Career choice in pre-vocational secondary education: economics popular among non-western groups
Within the basic and middle management vocational tracks of pre-vocational education (vmbo) 29 percent of pupils choose engineering, and 32 percent health and social care. Economics and agriculture attract 26 and 13 percent of pupils respectively. In the group of pupils with a non-western foreign background, 47 percent choose economics, compared with 20 percent of native Dutch pupils.
Boys choose engineering
In school year 2006/’07, nearly 120 thousand pupils were in the last two years of the middle-management and basic vocational tracks of vmbo. Most of them were in the care, engineering and economics disciplines, which were about equally popular. Agriculture was less popular. Girls were mainly in the care disciplines, and slightly more girls than boys chose agriculture. More than half of boys chose engineering. About a quarter of both boys and girls chose economics.

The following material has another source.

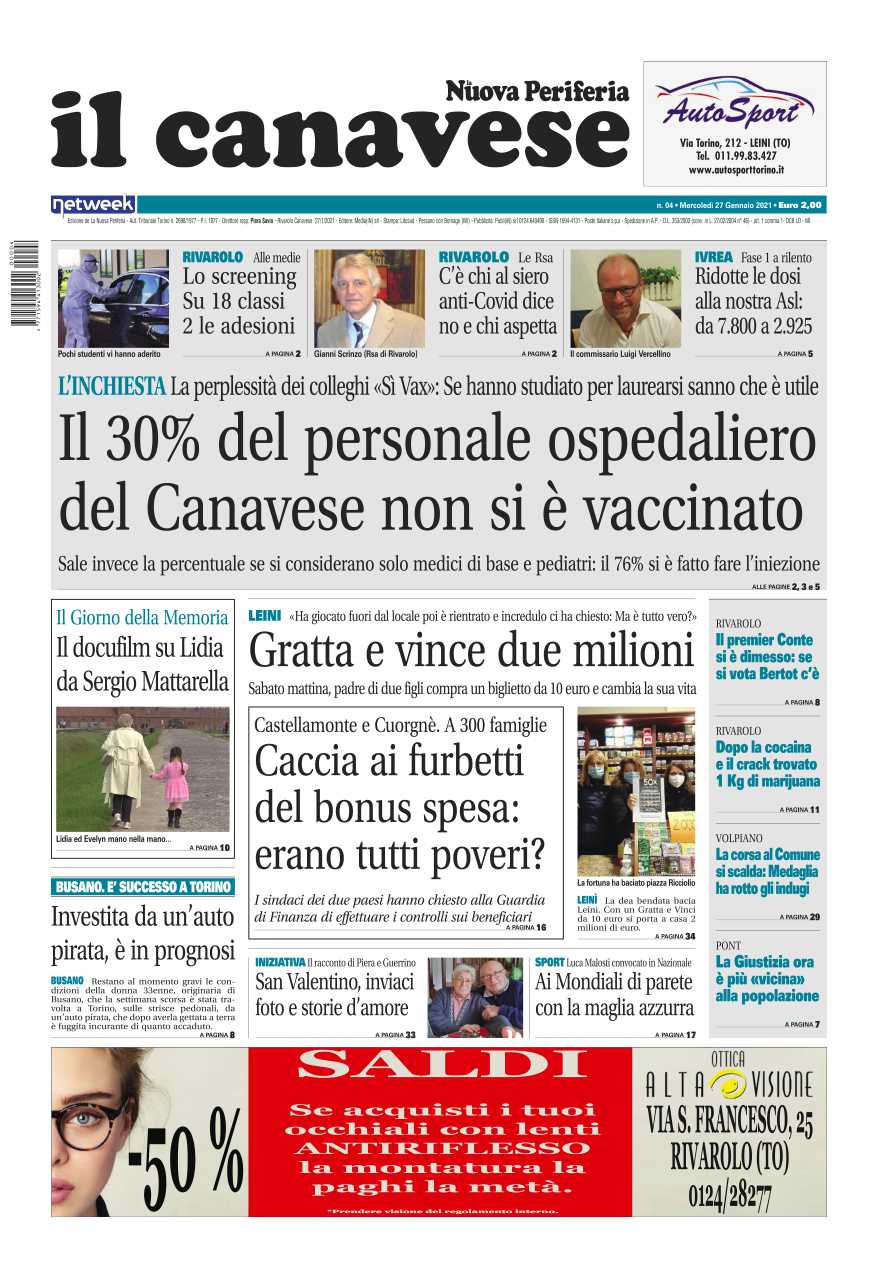 Il Canavese – edizione Rivarolo (del 27gennaio) in edicola. Ecco la prima pagina
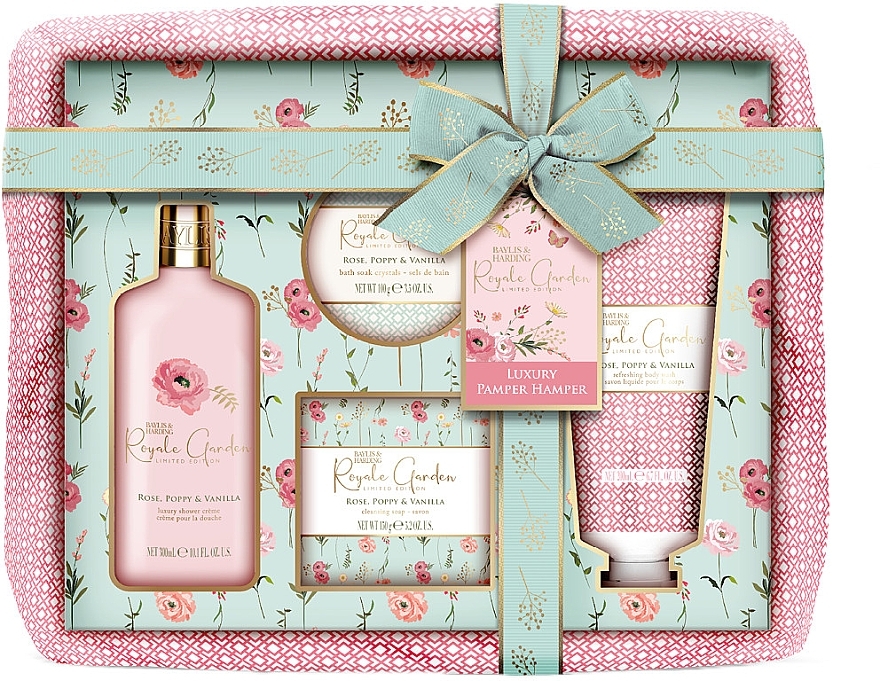 Zestaw, 5 produktów - Baylis & Harding Royale Garden Rose, Poppy & Vanilla Luxury Pamper Hamper Gift Set — Zdjęcie N1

Students in the four vmbo disciplines, by sex, 2006/’07
Economics popular among non-westerners
Pupils with a non-western foreign background have a strong preference for economics (47 percent). Engineering attracted 22 percent and only 3 percent opted for agriculture. More native Dutch than non-western pupils chose agriculture (16 percent) ad engineering (32 percent), but fewer of them opted for economics.
Career choice differences mainly in agriculture and economics
The difference in choices of discipline between native Dutch girls and those with a non-western foreign background is pinpointed by the choice between agriculture and economics. An average 15 percent of girls chose agriculture. For girls with a non-western foreign background this was 3 percent, and for native Dutch girls 19 percent. More non-western foreign girls chose economics on the other hand: 44 percent compared with 17 percent of native girls.
For boys, too, there were substantial differences between ethnic backgrounds. On average 28 percent of boys did economics; but for native Dutch boys this was 22 percent, while for boys with a non-western foreign background it was 49 percent. Agriculture was more popular among native Dutch boys than among non-western groups (14 and 2 percent respectively). The percentages for boys and girls with a western foreign background often lay between these two groups.